Un nuevo horizonte para el sector inmobiliario
Recientemente, se llevó a cabo la colocación del primer REIT (Real Estate Investment Trust) en Argentina, un acontecimiento que marcó un hito en el país, ya que se esperaban 15 millones de dólares y se logró cerrar en 45 millones de dólares, superando así todas las expectativas iniciales. Este dato es considerado una señal positiva para un mercado inmobiliario que se ha visto impactado por cambios bruscos durante los últimos dos años.
En este contexto, el costo de construcción ha aumentado un 138% desde octubre de 2023, mientras que los precios de las propiedades usadas continúan rezagados en un mercado con exceso de oferta y escaso crédito hipotecario. Otros indicadores que reflejan las dificultades del sector incluyen una caída del 4% en la construcción en abril en comparación con marzo y la pérdida de 120.000 empleos en un año, de los cuales solo se han recuperado 5.000, según información del presidente de la Cámara sectorial, Gustavo Weiss.
Desarrolladores optimistas ante la adversidad
A pesar de los desafíos, los empresarios del sector no consideran que estén sufriendo las consecuencias del actual modelo económico del presidente Javier Milei. En cambio, continúan invirtiendo, adquiriendo terrenos y planeando nuevas obras.
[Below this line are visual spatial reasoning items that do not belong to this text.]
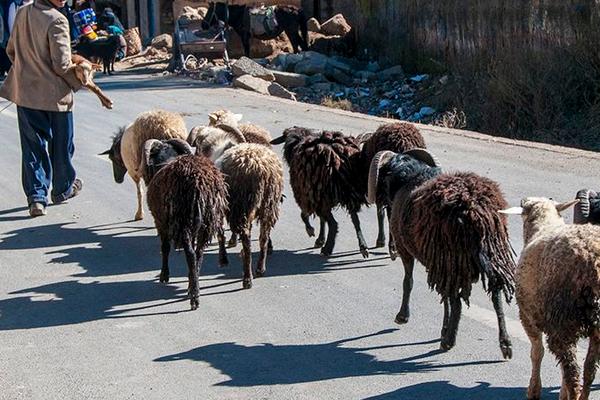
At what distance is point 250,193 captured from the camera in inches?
331

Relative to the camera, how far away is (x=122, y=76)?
2792 centimetres

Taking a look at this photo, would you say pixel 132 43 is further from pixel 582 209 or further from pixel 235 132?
pixel 582 209

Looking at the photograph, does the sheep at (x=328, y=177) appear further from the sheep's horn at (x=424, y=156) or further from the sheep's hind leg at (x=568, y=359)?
the sheep's hind leg at (x=568, y=359)

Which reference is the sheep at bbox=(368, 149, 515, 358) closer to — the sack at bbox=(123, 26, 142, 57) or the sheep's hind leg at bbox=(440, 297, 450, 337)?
the sheep's hind leg at bbox=(440, 297, 450, 337)

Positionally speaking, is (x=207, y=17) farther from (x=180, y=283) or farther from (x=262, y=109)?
(x=180, y=283)

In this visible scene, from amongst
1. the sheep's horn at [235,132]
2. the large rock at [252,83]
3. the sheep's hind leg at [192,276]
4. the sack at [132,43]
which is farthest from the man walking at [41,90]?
the sack at [132,43]

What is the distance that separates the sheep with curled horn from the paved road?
0.91 feet

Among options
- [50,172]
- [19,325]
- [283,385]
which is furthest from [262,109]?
[283,385]

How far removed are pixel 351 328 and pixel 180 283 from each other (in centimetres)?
190

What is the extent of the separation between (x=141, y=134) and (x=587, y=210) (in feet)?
17.7

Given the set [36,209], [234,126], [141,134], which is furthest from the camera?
[36,209]

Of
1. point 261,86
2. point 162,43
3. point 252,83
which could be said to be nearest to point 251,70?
point 252,83

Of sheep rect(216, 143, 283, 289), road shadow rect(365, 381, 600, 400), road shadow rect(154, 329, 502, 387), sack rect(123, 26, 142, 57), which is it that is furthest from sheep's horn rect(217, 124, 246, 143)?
sack rect(123, 26, 142, 57)

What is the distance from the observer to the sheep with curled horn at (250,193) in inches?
328
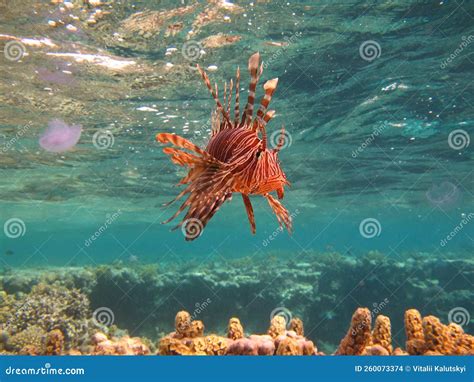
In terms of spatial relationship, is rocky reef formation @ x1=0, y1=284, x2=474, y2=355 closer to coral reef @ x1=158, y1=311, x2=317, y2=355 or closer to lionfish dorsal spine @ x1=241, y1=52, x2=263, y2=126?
coral reef @ x1=158, y1=311, x2=317, y2=355

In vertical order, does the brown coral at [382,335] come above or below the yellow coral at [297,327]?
above

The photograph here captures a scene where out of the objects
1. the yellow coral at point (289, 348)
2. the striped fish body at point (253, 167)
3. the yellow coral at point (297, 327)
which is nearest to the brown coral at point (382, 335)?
the yellow coral at point (297, 327)

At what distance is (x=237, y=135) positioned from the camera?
9.86ft

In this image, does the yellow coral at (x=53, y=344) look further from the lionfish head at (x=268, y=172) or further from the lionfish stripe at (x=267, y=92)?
the lionfish stripe at (x=267, y=92)

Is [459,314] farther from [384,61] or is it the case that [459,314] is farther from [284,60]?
[284,60]

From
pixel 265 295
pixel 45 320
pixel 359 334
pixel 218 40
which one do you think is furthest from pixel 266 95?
pixel 265 295

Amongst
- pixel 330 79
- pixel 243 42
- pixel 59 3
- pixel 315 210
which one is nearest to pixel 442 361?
pixel 243 42

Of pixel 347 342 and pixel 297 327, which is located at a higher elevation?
pixel 347 342

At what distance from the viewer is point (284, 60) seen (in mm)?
11133

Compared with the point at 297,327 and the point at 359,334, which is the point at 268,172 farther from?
the point at 297,327

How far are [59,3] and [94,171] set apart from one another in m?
15.7

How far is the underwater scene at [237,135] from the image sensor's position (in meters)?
3.82

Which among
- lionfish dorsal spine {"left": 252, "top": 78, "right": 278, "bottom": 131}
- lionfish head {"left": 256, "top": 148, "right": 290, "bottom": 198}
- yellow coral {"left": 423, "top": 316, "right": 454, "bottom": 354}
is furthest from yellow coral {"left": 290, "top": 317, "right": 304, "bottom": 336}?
lionfish dorsal spine {"left": 252, "top": 78, "right": 278, "bottom": 131}

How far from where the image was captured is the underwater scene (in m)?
3.82
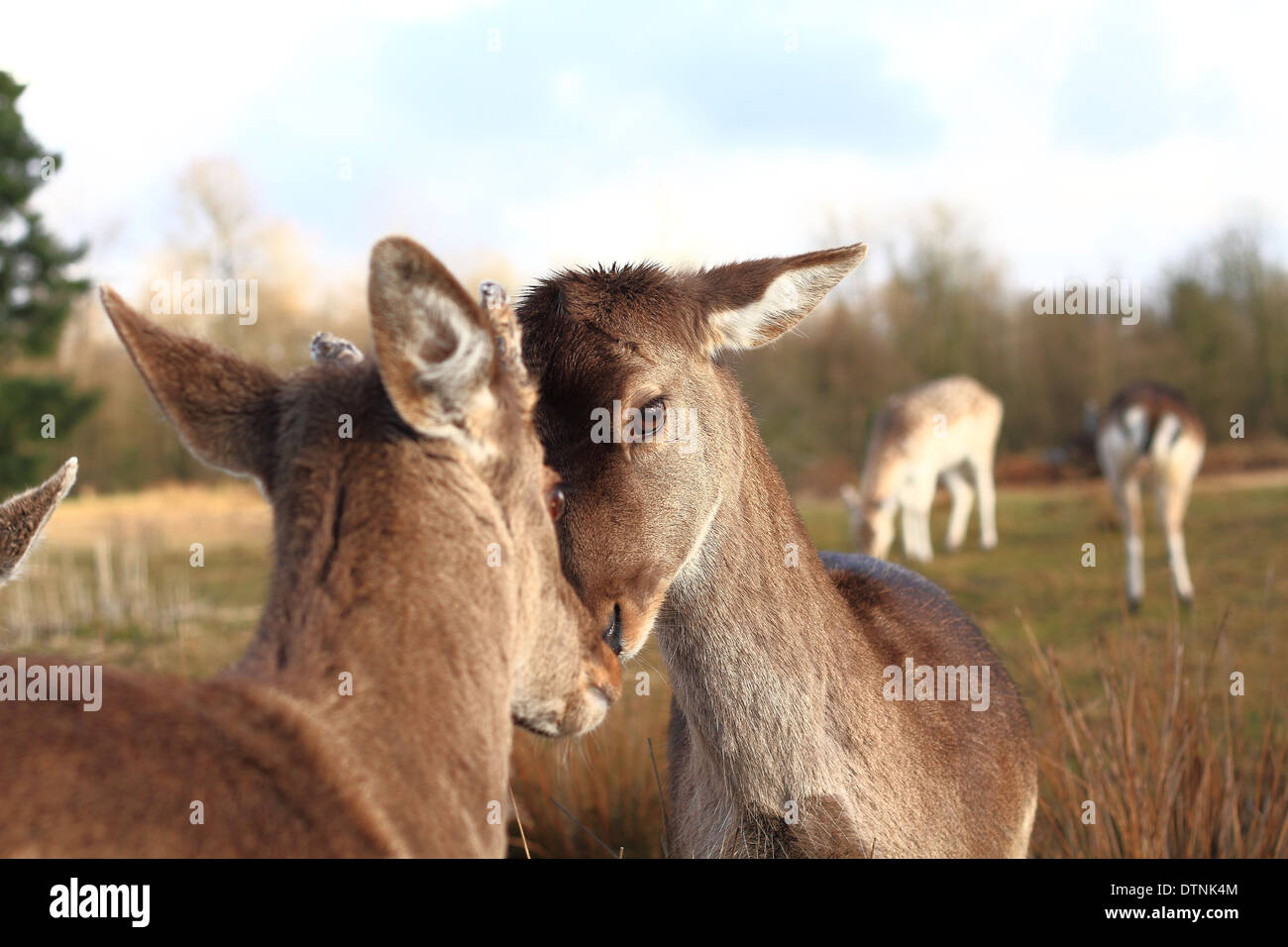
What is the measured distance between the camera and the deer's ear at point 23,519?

El desarrollador Gerardo Azcuy, propietario de una reconocida firma constructora, afirmó: «Estamos en un proceso de reordenamiento y venimos de una Argentina distorsionada. Somos optimistas seriales«.
Para entender la situación actual, los protagonistas del sector señalan que la demanda ha cambiado; ya no se observa el mismo movimiento del pasado, ya que no hay un refugio inflacionario que motive a los inversores a buscar propiedades. El CEO de Consultatio, Gonzalo de la Serna, caracterizó este periodo como un proceso de transición que resulta complejo sin los beneficios de las economías más desarrolladas.
Desafíos y oportunidades en el mercado inmobiliario
- Se requiere trabajar más y obtener menos. Los desarrolladores deben ajustar sus expectativas en un entorno donde el riesgo país ha aumentado de 2000 a 500 puntos.
- La paradoja de los precios: un departamento en pozo puede costar más que uno a estrenar, debido a un costo de construcción que no baja de 1500 dólares por metro cuadrado.
- Los precios de las propiedades usadas no han mostrado un aumento significativo en el último año, reflejando un rezago del 27% respecto a otras variables económicas como salarios y costos de construcción.
- Se espera un nuevo ciclo en el mercado, con un 45% de potenciales compradores buscando propiedades, superando el promedio histórico del 37%.
Un futuro incierto pero esperanzador
A pesar de la falta de crédito hipotecario y las dificultades para la compra de propiedades, hay un creciente interés por parte de quienes buscan opciones de inversión. Según cifras de Zonaprop, el 66% de los interesados en comprar busca propiedades con precios por debajo de 175,000 dólares. Sin embargo, las operaciones con financiamiento han disminuido significativamente, representando solo el 11% de las escrituras actuales.
También se observan cambios demográficos en el país. Actualmente hay cerca de 2.5 millones de jóvenes entre 25 y 35 años que aún dependen de sus padres, representando una futura demanda habitacional considerable. La realidad del sector indica que el mercado está en un proceso de adaptación y evolución, donde las oportunidades para quienes buscan propiedades adecuadas podrían incrementar en el futuro próximo.
Inversiones en nuevos enfoques
Innovaciones como la posibilidad de construir casas impresas en 3D y la aplicación de inteligencia artificial en facilitar transacciones inmobiliarias, se están convirtiendo en tendencias que marcan la pauta del futuro del sector. Además, el interés por propiedades de lujo sigue acaparando la atención, mientras que las oficinas también muestran señales de recuperación tras la pandemia, aunque la oferta sigue siendo un desafío.
Finalmente, expertos en el sector coinciden en que si Argentina logra continuar con este proceso de estabilización y adaptación, las posibilidades de crecimiento y desarrollo inmobiliario son prometedoras.